«Te
moldearé»,
le dijo el hacha al trozo de hierro mientras caía con toda su fuerza sobre uno
de sus lados. Pero a cada golpe que daba esa hacha iba perdiendo su filo. Hasta
que después de un rato la herramienta no pudo más; había quedado completamente
obtusa.
«Déjenmelo
a mí»,
propuso el serrucho mientras clavaba sus dientes en el hierro, los cuales
fueron desapareciendo uno por uno. Y también desistió.
«Yo
me encargaré de moldearlo», exclamó con arrogancia el martillo mientras se
burlaba de sus compañeros que habían fracasado. Pero después de varios golpes
se le quebró el mango y se desprendió su cabeza.
«¿Me
permiten probar?»,
preguntó humildemente una pequeña vela. Los otros tres se rieron a carcajadas,
pero se lo permitieron, porque estaban convencidos de que también iba a
fracasar. Sin embargo, aquella vela con su llama constante cubrió el trozo de
hierro; no se desprendió de él, lo abrazó y lo abrazó más y más hasta volverlo
blando y darle la figura que quería.
Aquella vela y sus maneras suaves de tratar el
duro hierro, logró lo que las otras tres poderosas herramientas no pudieron
alcanzar a través de la fuerza bruta. Así es el amor.

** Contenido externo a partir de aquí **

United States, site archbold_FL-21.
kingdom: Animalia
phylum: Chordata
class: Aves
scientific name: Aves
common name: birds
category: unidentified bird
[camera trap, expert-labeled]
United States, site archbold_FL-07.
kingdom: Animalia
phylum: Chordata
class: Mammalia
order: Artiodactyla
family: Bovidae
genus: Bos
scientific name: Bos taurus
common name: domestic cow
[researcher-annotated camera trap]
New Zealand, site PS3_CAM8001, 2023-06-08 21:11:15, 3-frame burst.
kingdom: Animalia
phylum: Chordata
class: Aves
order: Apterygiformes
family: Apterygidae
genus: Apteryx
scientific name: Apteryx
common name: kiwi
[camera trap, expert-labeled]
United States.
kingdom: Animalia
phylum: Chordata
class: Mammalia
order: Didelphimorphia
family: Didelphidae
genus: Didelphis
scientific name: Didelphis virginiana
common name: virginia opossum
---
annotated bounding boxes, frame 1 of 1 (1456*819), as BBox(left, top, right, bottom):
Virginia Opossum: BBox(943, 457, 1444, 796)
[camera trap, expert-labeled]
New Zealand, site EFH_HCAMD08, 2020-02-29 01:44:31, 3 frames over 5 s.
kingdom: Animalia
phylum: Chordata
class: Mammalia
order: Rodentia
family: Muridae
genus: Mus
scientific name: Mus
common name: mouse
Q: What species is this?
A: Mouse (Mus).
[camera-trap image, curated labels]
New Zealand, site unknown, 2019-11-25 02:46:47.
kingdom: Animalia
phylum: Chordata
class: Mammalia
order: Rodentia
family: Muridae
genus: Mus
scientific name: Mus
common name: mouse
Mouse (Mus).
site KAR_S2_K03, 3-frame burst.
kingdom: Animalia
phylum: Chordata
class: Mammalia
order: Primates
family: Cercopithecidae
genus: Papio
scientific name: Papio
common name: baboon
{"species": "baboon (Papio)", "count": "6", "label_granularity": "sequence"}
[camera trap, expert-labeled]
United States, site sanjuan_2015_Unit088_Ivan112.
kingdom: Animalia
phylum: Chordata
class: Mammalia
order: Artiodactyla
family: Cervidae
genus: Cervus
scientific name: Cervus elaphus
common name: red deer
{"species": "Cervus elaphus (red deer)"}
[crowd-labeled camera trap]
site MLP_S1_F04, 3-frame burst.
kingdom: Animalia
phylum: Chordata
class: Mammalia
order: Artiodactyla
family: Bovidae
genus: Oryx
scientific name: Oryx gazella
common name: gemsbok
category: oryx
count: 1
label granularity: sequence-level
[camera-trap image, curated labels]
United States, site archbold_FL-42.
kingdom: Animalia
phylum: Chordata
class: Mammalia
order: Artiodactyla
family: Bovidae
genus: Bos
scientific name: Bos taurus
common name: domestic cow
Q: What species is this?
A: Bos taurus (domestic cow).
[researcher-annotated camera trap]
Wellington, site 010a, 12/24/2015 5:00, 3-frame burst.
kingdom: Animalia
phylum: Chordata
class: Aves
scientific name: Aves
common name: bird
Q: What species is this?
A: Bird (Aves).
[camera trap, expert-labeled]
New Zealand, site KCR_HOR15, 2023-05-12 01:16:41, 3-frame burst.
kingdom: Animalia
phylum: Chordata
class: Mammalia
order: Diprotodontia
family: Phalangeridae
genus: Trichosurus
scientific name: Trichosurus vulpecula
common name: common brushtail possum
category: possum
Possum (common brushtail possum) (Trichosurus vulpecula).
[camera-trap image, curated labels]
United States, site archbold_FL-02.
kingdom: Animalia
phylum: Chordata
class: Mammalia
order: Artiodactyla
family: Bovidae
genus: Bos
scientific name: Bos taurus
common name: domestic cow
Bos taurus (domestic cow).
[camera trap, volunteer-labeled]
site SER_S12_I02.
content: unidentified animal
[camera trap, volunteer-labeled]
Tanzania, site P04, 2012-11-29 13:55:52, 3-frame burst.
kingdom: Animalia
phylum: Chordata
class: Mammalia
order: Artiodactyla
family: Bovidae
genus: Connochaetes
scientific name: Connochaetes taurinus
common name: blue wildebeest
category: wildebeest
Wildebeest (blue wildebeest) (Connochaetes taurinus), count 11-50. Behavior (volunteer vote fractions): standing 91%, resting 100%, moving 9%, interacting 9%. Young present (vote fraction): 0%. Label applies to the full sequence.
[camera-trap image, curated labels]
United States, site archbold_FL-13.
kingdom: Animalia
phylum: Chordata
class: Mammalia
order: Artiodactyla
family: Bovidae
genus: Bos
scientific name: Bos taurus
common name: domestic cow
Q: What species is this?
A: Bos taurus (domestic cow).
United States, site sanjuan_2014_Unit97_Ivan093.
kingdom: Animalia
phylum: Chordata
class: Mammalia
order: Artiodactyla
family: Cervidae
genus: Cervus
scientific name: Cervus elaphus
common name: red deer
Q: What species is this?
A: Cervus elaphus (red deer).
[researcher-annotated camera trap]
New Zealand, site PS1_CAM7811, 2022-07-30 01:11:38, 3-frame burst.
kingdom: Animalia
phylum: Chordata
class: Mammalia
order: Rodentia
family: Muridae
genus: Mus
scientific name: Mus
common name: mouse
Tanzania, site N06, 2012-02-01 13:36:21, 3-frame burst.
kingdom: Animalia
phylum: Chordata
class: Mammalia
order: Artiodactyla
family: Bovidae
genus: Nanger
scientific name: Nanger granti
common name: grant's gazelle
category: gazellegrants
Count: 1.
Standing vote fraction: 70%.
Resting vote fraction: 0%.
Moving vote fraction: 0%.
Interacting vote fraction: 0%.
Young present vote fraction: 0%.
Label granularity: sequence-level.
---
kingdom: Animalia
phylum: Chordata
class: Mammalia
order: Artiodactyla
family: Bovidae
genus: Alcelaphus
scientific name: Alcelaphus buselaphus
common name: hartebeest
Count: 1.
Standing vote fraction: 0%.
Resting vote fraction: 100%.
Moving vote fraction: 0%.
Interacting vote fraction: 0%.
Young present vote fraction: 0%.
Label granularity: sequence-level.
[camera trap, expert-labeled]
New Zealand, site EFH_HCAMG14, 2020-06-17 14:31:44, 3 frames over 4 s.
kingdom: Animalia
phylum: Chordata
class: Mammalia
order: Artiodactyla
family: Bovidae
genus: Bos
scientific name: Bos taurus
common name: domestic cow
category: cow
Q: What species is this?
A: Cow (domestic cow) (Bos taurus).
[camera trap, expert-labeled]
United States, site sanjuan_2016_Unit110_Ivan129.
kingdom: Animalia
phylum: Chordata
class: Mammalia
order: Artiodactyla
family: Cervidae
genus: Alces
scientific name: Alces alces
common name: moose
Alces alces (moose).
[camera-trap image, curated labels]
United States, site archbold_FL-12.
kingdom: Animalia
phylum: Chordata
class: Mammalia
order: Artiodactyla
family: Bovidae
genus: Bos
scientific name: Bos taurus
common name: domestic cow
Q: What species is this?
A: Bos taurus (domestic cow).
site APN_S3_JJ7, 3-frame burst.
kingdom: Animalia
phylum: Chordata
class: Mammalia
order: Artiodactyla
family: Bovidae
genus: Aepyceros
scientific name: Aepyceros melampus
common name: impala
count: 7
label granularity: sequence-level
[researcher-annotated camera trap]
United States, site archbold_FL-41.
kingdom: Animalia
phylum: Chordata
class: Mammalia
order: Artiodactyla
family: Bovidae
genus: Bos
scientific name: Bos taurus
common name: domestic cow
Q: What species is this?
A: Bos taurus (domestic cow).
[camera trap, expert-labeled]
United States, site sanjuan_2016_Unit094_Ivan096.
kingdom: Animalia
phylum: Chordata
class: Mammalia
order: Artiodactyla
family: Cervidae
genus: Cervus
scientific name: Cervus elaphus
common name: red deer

Hay en el mundo corazones tan duros que pueden
resistir los hachazos de la ira, los dientes del encono, y los golpes de orgullo
y del rechazo, pero por más severo que sea el corazón de la persona, no podrá
resistir los embates del amor; porque el amor es la fuerza más poderosa de este mundo. Y lo que
no sea capaz de ablandarse con amor, es que ya está muerto.